### [Stored rows]
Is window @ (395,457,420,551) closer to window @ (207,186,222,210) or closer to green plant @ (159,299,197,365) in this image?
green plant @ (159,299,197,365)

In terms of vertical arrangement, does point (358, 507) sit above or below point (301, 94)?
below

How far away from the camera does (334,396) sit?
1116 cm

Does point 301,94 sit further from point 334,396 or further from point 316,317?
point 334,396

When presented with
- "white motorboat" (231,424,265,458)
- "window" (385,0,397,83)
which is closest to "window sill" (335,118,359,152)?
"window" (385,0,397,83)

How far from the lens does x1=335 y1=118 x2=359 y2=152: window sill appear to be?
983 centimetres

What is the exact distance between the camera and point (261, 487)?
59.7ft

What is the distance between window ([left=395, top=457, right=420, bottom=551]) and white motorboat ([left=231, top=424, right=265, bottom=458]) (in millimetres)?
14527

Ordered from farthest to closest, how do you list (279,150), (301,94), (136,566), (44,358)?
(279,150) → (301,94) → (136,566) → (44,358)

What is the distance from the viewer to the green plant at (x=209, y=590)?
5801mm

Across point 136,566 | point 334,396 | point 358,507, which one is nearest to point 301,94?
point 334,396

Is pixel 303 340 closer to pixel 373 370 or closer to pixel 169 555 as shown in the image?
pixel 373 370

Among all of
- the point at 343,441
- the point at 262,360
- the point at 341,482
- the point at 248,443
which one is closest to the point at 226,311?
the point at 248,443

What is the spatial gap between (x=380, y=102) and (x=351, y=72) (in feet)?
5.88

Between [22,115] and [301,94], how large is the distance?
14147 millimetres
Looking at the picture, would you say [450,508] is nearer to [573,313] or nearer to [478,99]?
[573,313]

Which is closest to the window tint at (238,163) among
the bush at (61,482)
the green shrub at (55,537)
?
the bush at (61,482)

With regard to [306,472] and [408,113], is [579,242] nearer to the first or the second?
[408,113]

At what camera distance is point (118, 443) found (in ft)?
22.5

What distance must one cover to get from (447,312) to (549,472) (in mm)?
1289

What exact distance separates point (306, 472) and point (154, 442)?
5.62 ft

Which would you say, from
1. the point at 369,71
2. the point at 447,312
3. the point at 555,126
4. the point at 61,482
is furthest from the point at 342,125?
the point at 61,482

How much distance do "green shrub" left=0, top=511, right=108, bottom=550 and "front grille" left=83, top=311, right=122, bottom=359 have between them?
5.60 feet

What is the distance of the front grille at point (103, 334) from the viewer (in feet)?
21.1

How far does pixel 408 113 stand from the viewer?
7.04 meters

### [Your task]
Reproduce all of the material above word for word, leaving out no line.

### [Result of this exercise]
Is window @ (395,457,420,551) closer to window @ (207,186,222,210) or closer to green plant @ (159,299,197,365) in this image?
green plant @ (159,299,197,365)

In terms of vertical arrangement, does point (358, 507) sit above or below point (301, 94)?
below

How far away from the camera does (334,396) sit?
1116 cm

Does point 301,94 sit further from point 334,396 or further from point 316,317?
point 334,396

When presented with
- "white motorboat" (231,424,265,458)
- "window" (385,0,397,83)
which is closest to "window sill" (335,118,359,152)?
"window" (385,0,397,83)

How far from the lens does x1=335 y1=118 x2=359 y2=152: window sill appear to be?
983 centimetres

What is the exact distance between the camera and point (261, 487)?
59.7ft

What is the distance between window ([left=395, top=457, right=420, bottom=551]) and white motorboat ([left=231, top=424, right=265, bottom=458]) (in millimetres)?
14527

Ordered from farthest to closest, how do you list (279,150), (301,94), (136,566), (44,358)?
(279,150) → (301,94) → (136,566) → (44,358)

What is the distance from the viewer to the green plant at (x=209, y=590)?
5801mm

Across point 136,566 | point 334,396 | point 358,507, which one is nearest to point 301,94?
point 334,396

Is pixel 303 340 closer to pixel 373 370 or closer to pixel 169 555 as shown in the image?
pixel 373 370

Among all of
- the point at 343,441
- the point at 262,360
- the point at 341,482
- the point at 248,443
which one is closest to the point at 226,311?
the point at 248,443

What is the spatial gap between (x=380, y=102) and (x=351, y=72) (in feet)?
5.88

Between [22,115] and [301,94], how large is the distance?
14147 millimetres
Looking at the picture, would you say [450,508] is nearer to [573,313] or nearer to [478,99]?
[573,313]

Which is closest to the window tint at (238,163) among
the bush at (61,482)
the green shrub at (55,537)
?
the bush at (61,482)

With regard to [306,472] and [408,113], is [579,242] nearer to the first or the second?
[408,113]

At what camera distance is point (118, 443) found (in ft)?
22.5

What distance must one cover to get from (447,312) to (549,472) (in mm)?
1289

What exact distance separates point (306, 472) and point (154, 442)?
5.62 ft

Which would you say, from
1. the point at 369,71
2. the point at 447,312
3. the point at 555,126
4. the point at 61,482
is furthest from the point at 342,125?
the point at 61,482

How much distance do "green shrub" left=0, top=511, right=108, bottom=550 and "front grille" left=83, top=311, right=122, bottom=359 have between them?
5.60 feet

What is the distance of the front grille at point (103, 334) from the viewer (in feet)?
21.1

How far does pixel 408 113 stand from the viewer?
7.04 meters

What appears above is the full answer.